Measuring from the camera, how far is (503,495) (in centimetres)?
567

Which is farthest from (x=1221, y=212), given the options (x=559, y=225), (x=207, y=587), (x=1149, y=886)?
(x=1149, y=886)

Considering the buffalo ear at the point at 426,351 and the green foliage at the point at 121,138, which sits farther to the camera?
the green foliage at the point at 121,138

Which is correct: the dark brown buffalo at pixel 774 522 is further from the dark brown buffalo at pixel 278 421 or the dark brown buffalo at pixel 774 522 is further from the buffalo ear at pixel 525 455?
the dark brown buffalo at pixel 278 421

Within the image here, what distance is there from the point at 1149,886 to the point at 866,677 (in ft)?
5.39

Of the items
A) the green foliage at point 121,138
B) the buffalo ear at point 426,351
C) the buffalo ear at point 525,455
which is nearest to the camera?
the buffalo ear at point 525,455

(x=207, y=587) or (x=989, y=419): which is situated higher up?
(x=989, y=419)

● **WHAT IS NEEDED**: Swap every "camera" in the material above for "viewer" and reproduce all of it with nothing else altered.

● **RESULT OF THIS TASK**:
Measuring from the viewer, how far is (503,495) (in centimetres)?
567

Which is farthest from (x=1221, y=212), given the options (x=559, y=225), (x=207, y=587), (x=1149, y=886)?
(x=1149, y=886)

Considering the buffalo ear at the point at 426,351 and the green foliage at the point at 121,138, which sits farther to the viewer?
the green foliage at the point at 121,138

Which is correct: the dark brown buffalo at pixel 774 522 is further from the dark brown buffalo at pixel 278 421 or the dark brown buffalo at pixel 774 522 is further from the buffalo ear at pixel 525 455?
the dark brown buffalo at pixel 278 421

Within the image here, what distance is there from the point at 1149,886 to the point at 866,677 (in ft)?
5.39

Of the items
A) the green foliage at point 121,138
B) the buffalo ear at point 426,351
C) the buffalo ear at point 525,455
which is nearest to the viewer?
the buffalo ear at point 525,455

(x=207, y=587) or (x=989, y=419): which is situated higher up?
(x=989, y=419)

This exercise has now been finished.